Nel suo contributo Zanni ha subito richiamato l’attenzione su un punto spesso travisato nel dibattito pubblico: gli affitti brevi non rappresentano il cuore dell’emergenza abitativa. I numeri parlano chiaro. Gli appartamenti interi destinati a locazioni turistiche sono oggi a Bologna 1.444, contro i 1.623 di inizio anno; le stanze singole sono 3.198, in lieve calo rispetto alle 3.252 registrate a gennaio. Una riduzione costante che per Zanni rappresenta una contrazione strutturale, non una crescita fuori controllo.
A Bologna il patrimonio abitativo è ampio. La città conta 227.232 appartamenti: 186.328 sono abitati dai proprietari, mentre poco più di 40.900 non costituiscono prima casa. I contratti di locazione attivi ammontano a 12.055 a canone libero e 6.527 a canone concordato.
A fronte di questa premessa, Zanni ha evidenziato quella che definisce la “vera criticità” del mercato: 16.000 alloggi sfitti. Un patrimonio inutilizzato che in questo momento rimane un passo indietro nella discussione pubblica, rispetto agli affitti brevi, nonostante la sua incidenza diretta sulla scarsità dell’offerta.
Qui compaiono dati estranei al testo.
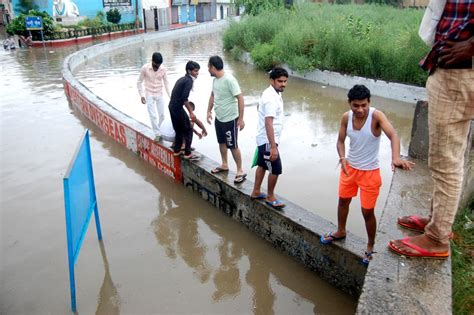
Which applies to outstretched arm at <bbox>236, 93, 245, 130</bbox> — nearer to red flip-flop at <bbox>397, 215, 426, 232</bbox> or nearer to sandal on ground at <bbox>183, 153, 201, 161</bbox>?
sandal on ground at <bbox>183, 153, 201, 161</bbox>

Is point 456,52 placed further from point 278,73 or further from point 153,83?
point 153,83

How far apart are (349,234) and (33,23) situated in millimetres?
26458

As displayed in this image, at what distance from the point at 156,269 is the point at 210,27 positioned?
4076 cm

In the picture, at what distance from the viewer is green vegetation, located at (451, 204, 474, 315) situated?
2.96 m

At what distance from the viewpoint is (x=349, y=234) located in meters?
3.93

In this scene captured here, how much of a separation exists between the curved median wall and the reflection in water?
177cm

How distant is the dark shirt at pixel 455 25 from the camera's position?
2.35m

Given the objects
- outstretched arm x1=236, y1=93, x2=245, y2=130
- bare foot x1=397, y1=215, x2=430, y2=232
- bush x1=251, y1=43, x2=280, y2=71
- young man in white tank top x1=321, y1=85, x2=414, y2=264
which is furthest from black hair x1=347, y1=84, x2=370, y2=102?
bush x1=251, y1=43, x2=280, y2=71

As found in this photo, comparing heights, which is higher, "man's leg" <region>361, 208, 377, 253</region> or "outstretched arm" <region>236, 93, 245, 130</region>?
"outstretched arm" <region>236, 93, 245, 130</region>

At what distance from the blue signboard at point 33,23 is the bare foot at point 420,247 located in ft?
88.9

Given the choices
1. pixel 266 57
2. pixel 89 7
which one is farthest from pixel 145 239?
pixel 89 7

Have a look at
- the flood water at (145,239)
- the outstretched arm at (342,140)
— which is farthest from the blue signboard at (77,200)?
the outstretched arm at (342,140)

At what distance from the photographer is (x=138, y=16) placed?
37750 millimetres

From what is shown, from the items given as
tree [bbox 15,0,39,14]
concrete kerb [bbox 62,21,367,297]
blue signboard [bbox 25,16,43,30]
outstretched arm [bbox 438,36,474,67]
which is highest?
tree [bbox 15,0,39,14]
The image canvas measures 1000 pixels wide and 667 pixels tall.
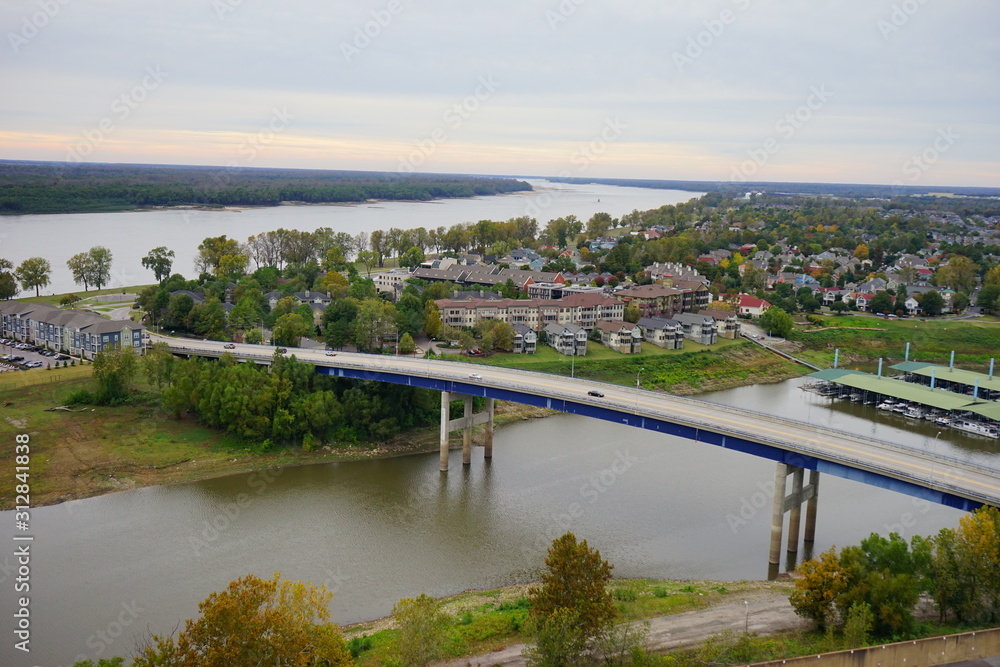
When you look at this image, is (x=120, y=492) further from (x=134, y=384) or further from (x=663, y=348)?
(x=663, y=348)

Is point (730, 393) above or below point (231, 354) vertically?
below

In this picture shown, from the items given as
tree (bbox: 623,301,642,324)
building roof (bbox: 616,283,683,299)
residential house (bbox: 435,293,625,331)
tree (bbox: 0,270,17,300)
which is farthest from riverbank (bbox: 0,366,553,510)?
building roof (bbox: 616,283,683,299)

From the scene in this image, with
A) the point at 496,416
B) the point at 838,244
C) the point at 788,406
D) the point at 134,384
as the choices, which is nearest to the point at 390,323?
the point at 496,416

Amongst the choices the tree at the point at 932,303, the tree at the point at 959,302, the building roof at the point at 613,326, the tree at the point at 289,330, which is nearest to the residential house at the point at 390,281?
the building roof at the point at 613,326

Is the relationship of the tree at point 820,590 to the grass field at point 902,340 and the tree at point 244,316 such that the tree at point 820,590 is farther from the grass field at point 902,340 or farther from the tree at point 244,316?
the grass field at point 902,340

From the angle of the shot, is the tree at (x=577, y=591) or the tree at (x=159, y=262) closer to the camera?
the tree at (x=577, y=591)
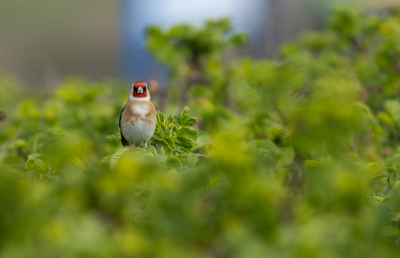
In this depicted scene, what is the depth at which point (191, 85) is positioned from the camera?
355cm

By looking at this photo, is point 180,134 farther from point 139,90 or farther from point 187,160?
point 139,90

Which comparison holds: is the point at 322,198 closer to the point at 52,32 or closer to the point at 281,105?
the point at 281,105

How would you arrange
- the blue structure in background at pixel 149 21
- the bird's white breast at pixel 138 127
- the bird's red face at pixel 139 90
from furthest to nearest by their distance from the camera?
the blue structure in background at pixel 149 21 → the bird's red face at pixel 139 90 → the bird's white breast at pixel 138 127

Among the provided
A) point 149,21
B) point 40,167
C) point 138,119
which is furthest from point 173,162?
point 149,21

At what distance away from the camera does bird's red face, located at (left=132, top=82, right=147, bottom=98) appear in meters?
2.13

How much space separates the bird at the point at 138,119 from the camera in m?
1.85

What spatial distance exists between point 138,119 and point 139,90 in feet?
0.70

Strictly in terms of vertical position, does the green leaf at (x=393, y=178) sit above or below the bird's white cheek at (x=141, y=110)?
below

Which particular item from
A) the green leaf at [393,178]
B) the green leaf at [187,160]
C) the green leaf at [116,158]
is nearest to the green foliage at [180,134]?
the green leaf at [187,160]

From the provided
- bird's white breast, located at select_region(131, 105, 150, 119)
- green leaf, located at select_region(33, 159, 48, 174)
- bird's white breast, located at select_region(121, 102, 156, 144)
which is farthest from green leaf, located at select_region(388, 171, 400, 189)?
green leaf, located at select_region(33, 159, 48, 174)

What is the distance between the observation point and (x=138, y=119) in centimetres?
198

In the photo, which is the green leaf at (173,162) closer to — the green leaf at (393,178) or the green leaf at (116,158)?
the green leaf at (116,158)

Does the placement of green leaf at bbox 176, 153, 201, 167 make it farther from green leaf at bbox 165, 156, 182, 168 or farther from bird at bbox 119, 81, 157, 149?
bird at bbox 119, 81, 157, 149

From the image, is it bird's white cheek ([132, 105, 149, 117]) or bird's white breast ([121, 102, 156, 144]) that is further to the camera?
bird's white cheek ([132, 105, 149, 117])
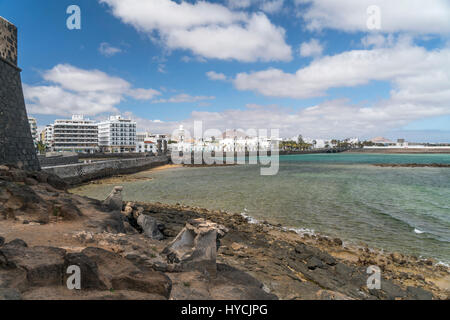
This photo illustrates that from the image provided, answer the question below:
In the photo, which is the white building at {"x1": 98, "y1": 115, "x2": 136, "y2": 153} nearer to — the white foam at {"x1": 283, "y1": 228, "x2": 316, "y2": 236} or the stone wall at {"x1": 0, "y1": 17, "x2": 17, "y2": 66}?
the stone wall at {"x1": 0, "y1": 17, "x2": 17, "y2": 66}

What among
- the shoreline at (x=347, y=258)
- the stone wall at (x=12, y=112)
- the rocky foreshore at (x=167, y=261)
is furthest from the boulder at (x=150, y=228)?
the stone wall at (x=12, y=112)

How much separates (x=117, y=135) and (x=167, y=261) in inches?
4717

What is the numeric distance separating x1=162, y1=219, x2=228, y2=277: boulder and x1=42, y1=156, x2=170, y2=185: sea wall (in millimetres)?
22738

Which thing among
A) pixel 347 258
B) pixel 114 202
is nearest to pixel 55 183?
pixel 114 202

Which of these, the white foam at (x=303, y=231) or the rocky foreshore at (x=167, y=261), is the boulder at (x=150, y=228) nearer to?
the rocky foreshore at (x=167, y=261)

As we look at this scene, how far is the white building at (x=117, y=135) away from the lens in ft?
368

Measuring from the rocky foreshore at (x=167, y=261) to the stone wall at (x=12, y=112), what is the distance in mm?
4139

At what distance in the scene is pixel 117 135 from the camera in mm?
113812

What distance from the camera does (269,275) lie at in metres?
6.65

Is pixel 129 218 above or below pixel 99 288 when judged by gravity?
below
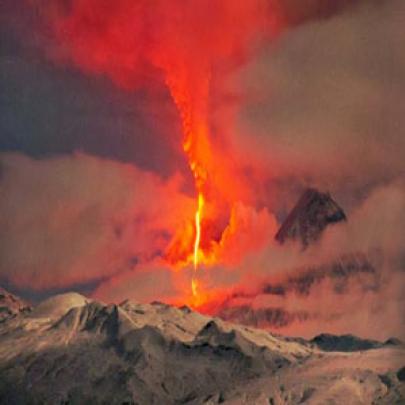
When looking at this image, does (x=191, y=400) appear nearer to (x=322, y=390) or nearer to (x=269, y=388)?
(x=269, y=388)

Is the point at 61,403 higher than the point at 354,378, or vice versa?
the point at 354,378

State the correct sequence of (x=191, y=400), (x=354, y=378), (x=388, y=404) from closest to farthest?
(x=388, y=404)
(x=354, y=378)
(x=191, y=400)

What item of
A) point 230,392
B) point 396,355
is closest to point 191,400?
point 230,392

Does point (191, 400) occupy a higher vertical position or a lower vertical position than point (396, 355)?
lower

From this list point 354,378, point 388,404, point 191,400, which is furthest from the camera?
A: point 191,400

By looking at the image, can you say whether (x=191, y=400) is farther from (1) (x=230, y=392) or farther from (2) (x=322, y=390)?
(2) (x=322, y=390)

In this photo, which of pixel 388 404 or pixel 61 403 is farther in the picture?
pixel 61 403

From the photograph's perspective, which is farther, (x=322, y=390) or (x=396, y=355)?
(x=396, y=355)

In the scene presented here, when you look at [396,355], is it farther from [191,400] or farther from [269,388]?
[191,400]

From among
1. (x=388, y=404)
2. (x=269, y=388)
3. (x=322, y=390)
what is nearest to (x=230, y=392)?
(x=269, y=388)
Per spiegare le ragioni di questo fenomeno, Zanni ha ripercorso le dinamiche economiche e sociali che negli ultimi anni hanno modificato il mercato delle locazioni. L’inflazione e la debolezza dei redditi hanno aumentato i casi di morosità. Parallelamente, i proprietari si trovano a fronteggiare spese elevate, rischi di danni agli immobili e tempi giuridici troppo lunghi per recuperare la disponibilità dell’alloggio in caso di contenzioso. Il blocco degli sfratti del 2020, ha ricordato Zanni, ha amplificato la sfiducia dei locatori, inducendo molti a ritirarsi dal mercato tradizionale.
In questo contesto nasce CoopAbitare, la nuova cooperativa ideata da Confabitare, associazione proprietari immobiliari. Zanni l’ha presentata come una risposta concreta alla necessità di riportare sul mercato gli alloggi oggi inutilizzati e ricostruire un clima di fiducia tra proprietari e sistema delle locazioni.
La cooperativa non è un’agenzia immobiliare, ma un modello innovativo in cui il socio conferisce l’immobile e riceve un canone mensile certo, garantito anche nei periodi di sfitto. CoopAbitare si assume il rischio locativo, gestisce la selezione degli inquilini, i contratti, le manutenzioni, eventuali morosità e contenziosi. A fine anno, una quota degli utili viene redistribuita ai soci sotto forma di “cashback immobiliare” proporzionale al valore dell’appartamento conferito.
Zanni ha sottolineato che la cooperativa offre inoltre servizi dedicati agli affitti brevi, dalla reception centralizzata alla gestione delle prenotazioni, e permette l’accesso a gruppi d’acquisto per ridurre i costi di energia, assicurazioni e servizi condominiali. L’obiettivo è tutelare i proprietari e aumentare l’offerta abitativa per studenti, famiglie e lavoratori.
Concludendo il suo intervento, Zanni ha ribadito che la sfida dell’abitare si vince affrontando la questione centrale degli immobili vuoti. CoopAbitare nasce esattamente proprio per rimettere in circolo il patrimonio esistente.